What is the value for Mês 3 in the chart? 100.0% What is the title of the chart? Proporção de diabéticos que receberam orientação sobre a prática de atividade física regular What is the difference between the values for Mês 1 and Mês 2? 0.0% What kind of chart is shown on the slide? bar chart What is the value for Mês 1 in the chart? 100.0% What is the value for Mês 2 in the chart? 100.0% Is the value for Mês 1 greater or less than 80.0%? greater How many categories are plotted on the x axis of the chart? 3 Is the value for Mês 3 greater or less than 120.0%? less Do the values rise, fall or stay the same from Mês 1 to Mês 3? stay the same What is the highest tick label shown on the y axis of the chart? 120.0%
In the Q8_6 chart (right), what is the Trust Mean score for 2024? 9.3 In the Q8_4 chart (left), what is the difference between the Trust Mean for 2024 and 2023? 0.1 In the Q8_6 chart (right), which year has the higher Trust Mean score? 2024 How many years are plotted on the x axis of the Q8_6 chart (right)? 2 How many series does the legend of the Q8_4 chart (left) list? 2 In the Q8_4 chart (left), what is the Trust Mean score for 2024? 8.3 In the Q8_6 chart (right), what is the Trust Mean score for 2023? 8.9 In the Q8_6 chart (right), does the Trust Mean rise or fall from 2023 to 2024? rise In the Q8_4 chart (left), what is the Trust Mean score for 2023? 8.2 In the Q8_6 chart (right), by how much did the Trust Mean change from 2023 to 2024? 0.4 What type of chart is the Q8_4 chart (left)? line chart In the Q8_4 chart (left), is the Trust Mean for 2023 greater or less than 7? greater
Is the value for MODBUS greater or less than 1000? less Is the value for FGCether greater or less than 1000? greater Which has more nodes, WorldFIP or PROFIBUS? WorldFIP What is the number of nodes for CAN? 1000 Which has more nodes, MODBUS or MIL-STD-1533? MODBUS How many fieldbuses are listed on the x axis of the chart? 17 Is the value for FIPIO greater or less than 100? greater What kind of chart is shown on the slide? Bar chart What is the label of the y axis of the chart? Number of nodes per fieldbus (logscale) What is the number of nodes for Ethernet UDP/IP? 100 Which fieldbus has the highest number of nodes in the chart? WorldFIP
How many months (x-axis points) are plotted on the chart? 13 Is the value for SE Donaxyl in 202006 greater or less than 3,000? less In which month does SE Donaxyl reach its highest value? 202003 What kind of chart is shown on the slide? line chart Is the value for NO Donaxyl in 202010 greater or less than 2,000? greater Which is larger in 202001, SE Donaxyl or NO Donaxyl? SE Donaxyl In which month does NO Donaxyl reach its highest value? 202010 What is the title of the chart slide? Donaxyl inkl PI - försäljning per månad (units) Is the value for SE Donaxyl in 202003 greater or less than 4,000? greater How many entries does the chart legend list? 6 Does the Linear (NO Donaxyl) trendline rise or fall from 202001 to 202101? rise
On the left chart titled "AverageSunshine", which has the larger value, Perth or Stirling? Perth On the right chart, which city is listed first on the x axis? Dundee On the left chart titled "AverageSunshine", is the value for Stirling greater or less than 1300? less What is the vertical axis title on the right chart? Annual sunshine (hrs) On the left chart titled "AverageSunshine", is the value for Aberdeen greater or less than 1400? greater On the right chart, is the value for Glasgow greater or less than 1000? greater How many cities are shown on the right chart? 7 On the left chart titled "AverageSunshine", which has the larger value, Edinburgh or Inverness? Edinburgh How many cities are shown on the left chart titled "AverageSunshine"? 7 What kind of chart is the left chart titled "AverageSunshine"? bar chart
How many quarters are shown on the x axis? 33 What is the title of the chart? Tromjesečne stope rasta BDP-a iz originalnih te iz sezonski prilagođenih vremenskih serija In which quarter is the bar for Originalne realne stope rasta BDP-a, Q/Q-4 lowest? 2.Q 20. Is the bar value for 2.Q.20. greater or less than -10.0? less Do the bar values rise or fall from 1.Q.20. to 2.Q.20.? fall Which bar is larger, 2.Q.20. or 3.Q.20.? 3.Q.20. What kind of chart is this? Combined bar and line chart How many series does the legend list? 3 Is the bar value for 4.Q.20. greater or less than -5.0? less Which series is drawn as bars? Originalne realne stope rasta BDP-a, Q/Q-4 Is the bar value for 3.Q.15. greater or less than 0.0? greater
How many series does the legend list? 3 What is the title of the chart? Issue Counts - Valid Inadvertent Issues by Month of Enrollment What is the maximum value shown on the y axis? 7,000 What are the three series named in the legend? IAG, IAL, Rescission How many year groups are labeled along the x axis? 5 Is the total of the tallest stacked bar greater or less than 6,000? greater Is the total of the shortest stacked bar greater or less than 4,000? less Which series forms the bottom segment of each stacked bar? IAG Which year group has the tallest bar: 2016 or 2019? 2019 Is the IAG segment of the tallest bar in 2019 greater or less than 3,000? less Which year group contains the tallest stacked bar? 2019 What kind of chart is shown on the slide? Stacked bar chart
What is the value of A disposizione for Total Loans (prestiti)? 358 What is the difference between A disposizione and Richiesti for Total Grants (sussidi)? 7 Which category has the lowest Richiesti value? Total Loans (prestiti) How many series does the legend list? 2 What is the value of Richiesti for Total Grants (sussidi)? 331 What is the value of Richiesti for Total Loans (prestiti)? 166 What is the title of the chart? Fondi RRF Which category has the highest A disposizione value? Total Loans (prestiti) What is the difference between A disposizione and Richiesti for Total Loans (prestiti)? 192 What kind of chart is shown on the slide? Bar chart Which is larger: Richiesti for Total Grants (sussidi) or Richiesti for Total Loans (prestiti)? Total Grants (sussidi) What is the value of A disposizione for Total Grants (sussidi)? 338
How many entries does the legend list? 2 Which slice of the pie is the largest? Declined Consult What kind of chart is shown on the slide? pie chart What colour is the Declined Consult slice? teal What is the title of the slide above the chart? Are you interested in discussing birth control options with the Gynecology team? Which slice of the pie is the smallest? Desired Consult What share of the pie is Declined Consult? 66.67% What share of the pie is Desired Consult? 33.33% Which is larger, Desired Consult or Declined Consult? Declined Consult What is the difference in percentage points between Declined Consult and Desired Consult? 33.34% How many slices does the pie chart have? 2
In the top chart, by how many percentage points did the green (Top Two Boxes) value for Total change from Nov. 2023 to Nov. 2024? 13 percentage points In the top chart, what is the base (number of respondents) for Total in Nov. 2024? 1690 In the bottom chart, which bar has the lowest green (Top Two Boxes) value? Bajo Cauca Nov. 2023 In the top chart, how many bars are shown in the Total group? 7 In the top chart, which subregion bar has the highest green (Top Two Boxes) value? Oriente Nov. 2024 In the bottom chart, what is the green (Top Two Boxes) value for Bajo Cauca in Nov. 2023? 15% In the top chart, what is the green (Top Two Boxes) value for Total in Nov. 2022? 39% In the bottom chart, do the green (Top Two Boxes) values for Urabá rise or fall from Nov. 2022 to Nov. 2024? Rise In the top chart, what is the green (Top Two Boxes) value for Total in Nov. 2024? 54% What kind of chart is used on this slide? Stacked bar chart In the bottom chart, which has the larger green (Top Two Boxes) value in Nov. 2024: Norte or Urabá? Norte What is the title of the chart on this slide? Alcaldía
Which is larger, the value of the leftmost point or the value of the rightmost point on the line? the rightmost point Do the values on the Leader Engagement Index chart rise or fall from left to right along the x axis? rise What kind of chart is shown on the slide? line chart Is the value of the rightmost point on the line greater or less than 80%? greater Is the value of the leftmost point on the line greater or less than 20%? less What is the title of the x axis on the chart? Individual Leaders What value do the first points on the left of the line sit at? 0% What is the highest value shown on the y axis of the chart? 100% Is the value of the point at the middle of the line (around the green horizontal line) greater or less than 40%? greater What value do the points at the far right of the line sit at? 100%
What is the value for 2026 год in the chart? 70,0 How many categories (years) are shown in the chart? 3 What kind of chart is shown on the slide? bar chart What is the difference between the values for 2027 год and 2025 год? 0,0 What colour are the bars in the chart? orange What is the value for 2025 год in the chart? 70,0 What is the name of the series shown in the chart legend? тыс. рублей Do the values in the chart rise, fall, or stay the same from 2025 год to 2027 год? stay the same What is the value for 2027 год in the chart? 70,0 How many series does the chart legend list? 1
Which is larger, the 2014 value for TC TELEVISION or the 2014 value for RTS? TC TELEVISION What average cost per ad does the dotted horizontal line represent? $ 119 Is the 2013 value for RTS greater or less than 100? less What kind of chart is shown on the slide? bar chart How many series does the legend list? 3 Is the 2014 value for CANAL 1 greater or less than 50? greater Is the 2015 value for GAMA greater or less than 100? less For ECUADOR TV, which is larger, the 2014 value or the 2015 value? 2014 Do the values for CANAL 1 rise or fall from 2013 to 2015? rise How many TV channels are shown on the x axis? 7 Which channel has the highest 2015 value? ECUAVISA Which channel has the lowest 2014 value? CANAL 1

::::::::

=== EXERCISE BRIEF ===
Rewrite the listing between its first line and the line holding "than 7? greater", inclusive, with "Trust Mean" replaced by "Average Trust" and everything else unchanged.

=== WRITTEN RESPONSE ===
What is the value for Mês 3 in the chart? 100.0% What is the title of the chart? Proporção de diabéticos que receberam orientação sobre a prática de atividade física regular What is the difference between the values for Mês 1 and Mês 2? 0.0% What kind of chart is shown on the slide? bar chart What is the value for Mês 1 in the chart? 100.0% What is the value for Mês 2 in the chart? 100.0% Is the value for Mês 1 greater or less than 80.0%? greater How many categories are plotted on the x axis of the chart? 3 Is the value for Mês 3 greater or less than 120.0%? less Do the values rise, fall or stay the same from Mês 1 to Mês 3? stay the same What is the highest tick label shown on the y axis of the chart? 120.0%
In the Q8_6 chart (right), what is the Average Trust score for 2024? 9.3 In the Q8_4 chart (left), what is the difference between the Average Trust for 2024 and 2023? 0.1 In the Q8_6 chart (right), which year has the higher Average Trust score? 2024 How many years are plotted on the x axis of the Q8_6 chart (right)? 2 How many series does the legend of the Q8_4 chart (left) list? 2 In the Q8_4 chart (left), what is the Average Trust score for 2024? 8.3 In the Q8_6 chart (right), what is the Average Trust score for 2023? 8.9 In the Q8_6 chart (right), does the Average Trust rise or fall from 2023 to 2024? rise In the Q8_4 chart (left), what is the Average Trust score for 2023? 8.2 In the Q8_6 chart (right), by how much did the Average Trust change from 2023 to 2024? 0.4 What type of chart is the Q8_4 chart (left)? line chart In the Q8_4 chart (left), is the Average Trust for 2023 greater or less than 7? greater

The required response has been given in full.